Transactions concerned only with simulating an exclusive lock on a shared data object use the pessimistic locking strategy. In contrast, optimistic locking involves checking data integrity only at update time. The second strategy proves most effective and acts as the basis for our discussion.

Optimistic locking support for entities is not part of the EJB specifications. Some applications servers support optimistic locking, but it's a mistake to rely on any one mechanism. A portable solution is definitely preferable.

So how does an application detect write-write conflicts? Before trying to commit changes, an application must reread the objects read earlier and determine whether they have been changed in the interim. At least three techniques determine whether objects have been changed:

  • Timestamps
  • Version count
  • State comparison


If you use timestamps, an object's state information is expanded to contain a field for the timestamp. As part of the commit process, the application obtains a fresh timestamp and updates this field. So, when the object's state is committed into the database, the timestamp field indicates the commit time. To detect a write-write conflict, the application rereads the object and compares the timestamp in the newly read object with the timestamp in the originally read copy. If they are the same, no write-write conflict exists. If they are different, a conflict does exist and you must take remedial action. This works only if every application that can change the object also changes the timestamp.

Another technique: rather than rereading the object, add the timestamp field along with the primary key to the WHERE clause used in the UPDATE statement. If no rows are updated, then the row no longer matches the timestamp (or the primary key was deleted). This is more efficient than two I/Os to the database.

Version count

The version counter technique is similar to the timestamp technique. The object contains a field for the version. Each time the object successfully commits, the version is incremented. When preparing for the commit, the application rereads the objects and compares the current version value with the one in its original copy of the object. Again, all applications that can change the object must increment the version number when they do so.

State comparison

Of the three, the state comparison proves the most complex. The object is reread and then the state of the newly reread object is compared with the original copy. As this might involve comparing numerous fields, it is therefore more expensive than the previous techniques. Additionally, for state comparison to work, the application must keep its original copy of the object unchanged. This further complicates the application since it must now accumulate changes to the object in some other container and apply them at commit time. For these reasons, we recommend timestamps or counters for most situations.

Our solution uses a version counter applied to the simple Customer capture and update example previously developed in "Add XML to Your J2EE Applications" (JavaWorld, February 2001).

A detailed example

To illustrate our solution we will use part of the "Add XML to Your J2EE Applications" case study in which we developed a software application that automates a car rental. We will again employ the excellent open source application server JBoss (now at version 2.2, with version 3.0 in production) with embedded Tomcat (version 3.2.1). Our objective: concentrate on the application's customer adding/updating section. This is a mini use case embedded in the reserve-car use case from the previous article.
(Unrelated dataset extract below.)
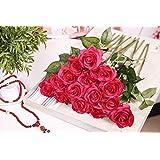 TININNA 5 pezzi rose artificiali rose mazzi per la festa decorazioni domestiche o Wedding Rosso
Under the reserve-car use case, the customer first calls the reservation desk to make a rental reservation. The rental reservation agent (RRA) takes the customer's name and queries the system for a match. If the customer is new, the RRA takes the customer's information and enters it into the system. Otherwise, existing customer details are presented for update. If the user chooses to continue, existing details are added or updated as required. This getting and setting of the customer object, which involves the two dialogs, is illustrated in Figures 1 and 2.

Figure 1. Get a customer

Then enter and submit the customer information, including name, address, and credit card number.